OpenAI shipped Computer Use for Codex on macOS — and the Mac can be locked, screen off, while it works. Kick a task off from your phone, Codex temporarily unlocks the machine, covers every display with a privacy curtain, completes the work, and relocks. Local keyboard or pointer input forces an immediate relock. Verified shipped (today, public docs, plugin install + Screen Recording/Accessibility perms). Source: TheTip.ai breakdown.
This is the Always-On Reeve Phase 2 mechanic, shipped by a competitor first. The whole Phase 2 thesis — persistent Telegram listener, overnight autonomy, work happens while Roy sleeps — was waiting on a custom build. OpenAI just demonstrated the lock-screen-with-privacy-curtain pattern Anthropic has not. We don’t switch — Reeve is on PaperClip + claude_local for cost and architecture reasons — but the bar for what Anthropic ships next just moved.
Action this week: Set up a Codex Computer Use trial on the Mac Mini M1 (8GB RAM, the Always-On Reeve hardware). Run one overnight task that requires GUI interaction (something MACA can’t do via CLI — e.g. inspect Meta Ads Manager visual reports). Capture what works and what doesn’t. This is reconnaissance for what Phase 2 needs to match, not a stack switch.
1 What to Know Today
Tier 1 — Codex Computer Use ships locked-Mac control from a phone (Always-On Reeve mechanic)
OpenAI’s Codex can now drive any macOS app visually, including while the Mac is locked with the screen off — temporary unlock, full-display privacy curtain, instant relock on local input. Verdict: verified shipped. Plugin install + system permissions live today. Two-layer permission model (OS-level + Codex per-app allowlist with Always Allow). Cannot operate terminal apps, cannot auth as admin, cannot self-drive. This is the closest any vendor has come to the Always-On Reeve Phase 2 spec — overnight autonomy with safe local handoff. Action: see PAY ATTENTION above. Link.
Tier 1 — a16z’s “Yellow Brick Road” essay validates the Ben + MACA + UBX legal-explorer thesis
a16z’s piece argues the labs own everything “on the Yellow Brick Road” (horizontal, capability-scales-with-model) but the “Rest of Oz” — vertical, multi-step, governed workflows with messy data and unwritten norms — is where startups win. Four defenses: across-customer + within-customer flywheels, multi-vendor model routing, cost optimisation by sub-task tier, and being the governance control plane. Verdict: high-credibility thesis from a16z portfolio practitioners (11x for sales, FurtherAI for insurance). Roy already forwarded this to Reeve with the note “we are on the right track with MACA and Ben.” Confirmed — this is the strategic frame.
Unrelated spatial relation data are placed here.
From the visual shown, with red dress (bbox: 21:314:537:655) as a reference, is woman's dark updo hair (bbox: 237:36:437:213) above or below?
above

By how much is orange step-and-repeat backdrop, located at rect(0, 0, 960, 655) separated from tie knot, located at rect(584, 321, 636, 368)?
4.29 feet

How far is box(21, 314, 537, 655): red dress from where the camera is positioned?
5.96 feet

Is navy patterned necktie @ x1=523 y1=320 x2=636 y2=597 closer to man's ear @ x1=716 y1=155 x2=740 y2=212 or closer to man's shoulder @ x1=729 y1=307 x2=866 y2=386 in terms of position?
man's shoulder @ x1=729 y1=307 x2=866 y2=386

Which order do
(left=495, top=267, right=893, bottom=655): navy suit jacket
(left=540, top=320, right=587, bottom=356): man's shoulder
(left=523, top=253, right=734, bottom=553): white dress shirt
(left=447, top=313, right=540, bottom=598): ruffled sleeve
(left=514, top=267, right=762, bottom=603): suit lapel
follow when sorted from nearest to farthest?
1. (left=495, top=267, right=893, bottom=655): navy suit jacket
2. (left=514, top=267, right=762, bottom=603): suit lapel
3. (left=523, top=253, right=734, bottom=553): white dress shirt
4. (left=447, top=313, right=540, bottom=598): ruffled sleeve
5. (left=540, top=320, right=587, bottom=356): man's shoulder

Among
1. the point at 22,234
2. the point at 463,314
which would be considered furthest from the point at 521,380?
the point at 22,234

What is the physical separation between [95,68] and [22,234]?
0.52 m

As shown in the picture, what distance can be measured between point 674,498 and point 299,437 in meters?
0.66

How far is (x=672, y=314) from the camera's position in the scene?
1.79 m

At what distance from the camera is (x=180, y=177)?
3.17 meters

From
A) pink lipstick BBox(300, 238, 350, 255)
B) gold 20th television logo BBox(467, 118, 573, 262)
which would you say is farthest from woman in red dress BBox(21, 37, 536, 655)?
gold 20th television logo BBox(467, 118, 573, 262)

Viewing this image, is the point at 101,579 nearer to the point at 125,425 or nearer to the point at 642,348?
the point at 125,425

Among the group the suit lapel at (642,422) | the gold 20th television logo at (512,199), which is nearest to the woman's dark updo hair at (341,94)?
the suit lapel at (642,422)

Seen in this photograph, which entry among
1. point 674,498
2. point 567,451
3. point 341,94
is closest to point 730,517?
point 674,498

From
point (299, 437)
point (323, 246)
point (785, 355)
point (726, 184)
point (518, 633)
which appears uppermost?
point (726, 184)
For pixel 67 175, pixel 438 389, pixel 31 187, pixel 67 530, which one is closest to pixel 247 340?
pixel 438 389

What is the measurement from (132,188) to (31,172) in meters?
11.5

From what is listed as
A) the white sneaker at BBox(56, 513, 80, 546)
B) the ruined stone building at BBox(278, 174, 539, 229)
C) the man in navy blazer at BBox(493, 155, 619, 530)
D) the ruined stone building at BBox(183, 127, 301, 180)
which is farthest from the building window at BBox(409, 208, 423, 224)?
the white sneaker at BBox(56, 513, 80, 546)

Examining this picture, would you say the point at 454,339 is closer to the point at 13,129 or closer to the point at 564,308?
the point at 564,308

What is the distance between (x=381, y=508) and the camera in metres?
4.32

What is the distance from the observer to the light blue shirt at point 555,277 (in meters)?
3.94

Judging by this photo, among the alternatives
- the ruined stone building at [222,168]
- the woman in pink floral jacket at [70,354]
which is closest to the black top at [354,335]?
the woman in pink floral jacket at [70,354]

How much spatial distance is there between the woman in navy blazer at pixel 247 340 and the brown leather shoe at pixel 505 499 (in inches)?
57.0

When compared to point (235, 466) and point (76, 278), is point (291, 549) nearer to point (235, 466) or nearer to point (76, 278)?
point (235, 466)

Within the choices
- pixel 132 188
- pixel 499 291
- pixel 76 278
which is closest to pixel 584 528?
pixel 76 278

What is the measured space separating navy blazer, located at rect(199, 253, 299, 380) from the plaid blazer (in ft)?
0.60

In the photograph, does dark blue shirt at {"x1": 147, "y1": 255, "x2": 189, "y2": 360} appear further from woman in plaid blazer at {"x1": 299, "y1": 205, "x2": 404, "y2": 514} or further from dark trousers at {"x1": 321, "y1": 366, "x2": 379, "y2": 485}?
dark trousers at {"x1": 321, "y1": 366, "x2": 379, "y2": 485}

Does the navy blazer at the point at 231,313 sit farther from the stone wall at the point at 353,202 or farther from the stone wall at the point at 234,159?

Action: save the three tests (Tools-and-Steps, System Test, Hedge Fund P&L Test) into ~/Reeve/research/ and apply them to MACA, Ben, and the UBX legal explorers in this week’s review. Link.
Tier 1 — Harvey’s Legal Agent Benchmark: frontier models max out at 7.1% all-pass (UBX legal explorer validation)
Harvey baselined frontier models on its Legal Agent Benchmark under an “all-pass” standard (every rubric criterion must pass). Results: Claude Opus 4.7 7.1% (lead), Sonnet 4.6 5.4%, Opus 4.6 4.2%, GPT-5.5 2.1%, Gemini 3.5 Flash 0.8%. Harvey’s conclusion: “legal work is far from saturated by frontier intelligence.” Verdict: verified — published by Harvey on their own data, methodology disclosed. This is the exact thesis behind the UBX South Bank Sale franchise + lease playbook architecture — wrap Anthropic’s knowledge-work-plugins/legal /review-contract with playbooks, don’t expect a frontier model to navigate franchise law cold. Action: keep this number ready for any solicitor or buyer’s-counsel conversation during UBX data room walkthroughs. It justifies the playbook layer. Link.
2 What You Already Know That Most People Don't
11x’s “guardrails are the product, not a safety feature” — Ben already operates this way
The a16z piece’s deepest line, from 11x’s CEO Prabhav Jain: “Guardrails aren’t just to prevent bad stuff from happening. That’s what your customers are paying you for.” He describes regulated-finance customers needing different guarantees than mid-market SaaS — guardrails rolling down into who the agent contacts, what data it touches, what it logs. You built that in Ben months ago. Ben/XeroAgent has a 3-tier authority model, Telegram-gated approvals on anything substantive, full audit trail in SQLite, learning-from-corrections that turns every human override into a future rule, and 90 tests guarding the boundary conditions. The 51-session build that felt like over-engineering at the time is exactly the 11x pattern. When a buyer-counsel or a CIO asks you about agent governance, the answer is “here is how Ben handles it — three-tier authority, every action logged, corrections feed forward” — not a deck.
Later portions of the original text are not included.